Originally Posted by sinjid9

How do you factor
(a+b)^2-(2a-b)^2
and
(a+b)^2-4(b+c)^2
without simplifying the expression?

Each of them is a difference of two squares.

Remember that $(x + y)(x - y) = x^2 - y^2$ .

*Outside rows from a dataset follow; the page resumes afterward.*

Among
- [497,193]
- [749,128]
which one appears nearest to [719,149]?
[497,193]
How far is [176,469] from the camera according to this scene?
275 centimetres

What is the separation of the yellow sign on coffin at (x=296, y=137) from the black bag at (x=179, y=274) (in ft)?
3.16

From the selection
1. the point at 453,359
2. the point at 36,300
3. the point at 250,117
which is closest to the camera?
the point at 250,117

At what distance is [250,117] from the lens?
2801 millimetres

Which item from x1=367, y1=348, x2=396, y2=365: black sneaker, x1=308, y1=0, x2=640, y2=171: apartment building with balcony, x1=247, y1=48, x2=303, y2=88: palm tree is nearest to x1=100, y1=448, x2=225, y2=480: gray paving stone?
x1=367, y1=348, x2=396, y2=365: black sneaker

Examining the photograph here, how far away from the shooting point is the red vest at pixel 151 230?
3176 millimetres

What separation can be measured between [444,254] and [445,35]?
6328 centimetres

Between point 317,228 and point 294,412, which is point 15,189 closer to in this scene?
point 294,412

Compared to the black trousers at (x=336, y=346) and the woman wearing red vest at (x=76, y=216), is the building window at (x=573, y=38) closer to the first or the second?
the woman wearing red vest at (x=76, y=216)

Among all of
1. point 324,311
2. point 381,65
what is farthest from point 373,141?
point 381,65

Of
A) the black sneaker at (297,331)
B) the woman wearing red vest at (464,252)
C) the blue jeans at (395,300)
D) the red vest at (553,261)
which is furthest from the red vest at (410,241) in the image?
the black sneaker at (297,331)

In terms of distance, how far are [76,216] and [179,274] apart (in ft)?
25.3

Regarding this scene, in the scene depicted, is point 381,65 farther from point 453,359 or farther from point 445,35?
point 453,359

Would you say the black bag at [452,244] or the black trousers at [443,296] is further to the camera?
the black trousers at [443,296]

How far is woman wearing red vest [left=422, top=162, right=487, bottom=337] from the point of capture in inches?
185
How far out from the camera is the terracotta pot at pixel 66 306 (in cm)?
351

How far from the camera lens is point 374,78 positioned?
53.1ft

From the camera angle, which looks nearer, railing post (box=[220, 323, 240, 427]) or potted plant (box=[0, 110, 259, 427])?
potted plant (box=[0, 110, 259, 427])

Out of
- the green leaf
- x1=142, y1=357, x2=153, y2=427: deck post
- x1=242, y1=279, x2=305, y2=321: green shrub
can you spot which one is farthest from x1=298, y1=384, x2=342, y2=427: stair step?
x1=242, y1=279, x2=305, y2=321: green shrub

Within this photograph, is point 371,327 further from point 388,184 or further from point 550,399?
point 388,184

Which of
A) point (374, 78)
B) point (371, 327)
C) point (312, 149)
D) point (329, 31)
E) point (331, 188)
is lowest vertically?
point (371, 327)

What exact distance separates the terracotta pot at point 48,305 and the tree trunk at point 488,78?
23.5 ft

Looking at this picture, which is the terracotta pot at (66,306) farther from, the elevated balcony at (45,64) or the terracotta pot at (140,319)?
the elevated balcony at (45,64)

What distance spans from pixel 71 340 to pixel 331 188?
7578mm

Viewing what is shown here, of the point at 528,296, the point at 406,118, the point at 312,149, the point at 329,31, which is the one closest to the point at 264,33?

$(a + b)^2 - (2a - b)^2 = [(a + b) + (2a - b)][(a + b) - (2a - b)]$

$= 3a(2b - a)$ .

$(a+b)^2-4(b+c)^2 = (a + b)^2 - [2(b + c)]^2$

$= (a + b)^2 - (2b + 2c)^2$

$= [(a + b) + (2b + 2c)][(a + b) - (2b + 2c)]$

$= (a + 3b + 2c)(a - b - 2c)$ .

**harish21** · April 28th 2010, 06:51 PM

Originally Posted by sinjid9

How do you factor
(a+b)^2-(2a-b)^2
and
(a+b)^2-4(b+c)^2
without simplifying the expression?

(a+b)^2-(2a-b)^2 is in the form of $x^2-y^2$ where x = a+b and y = (2a-b)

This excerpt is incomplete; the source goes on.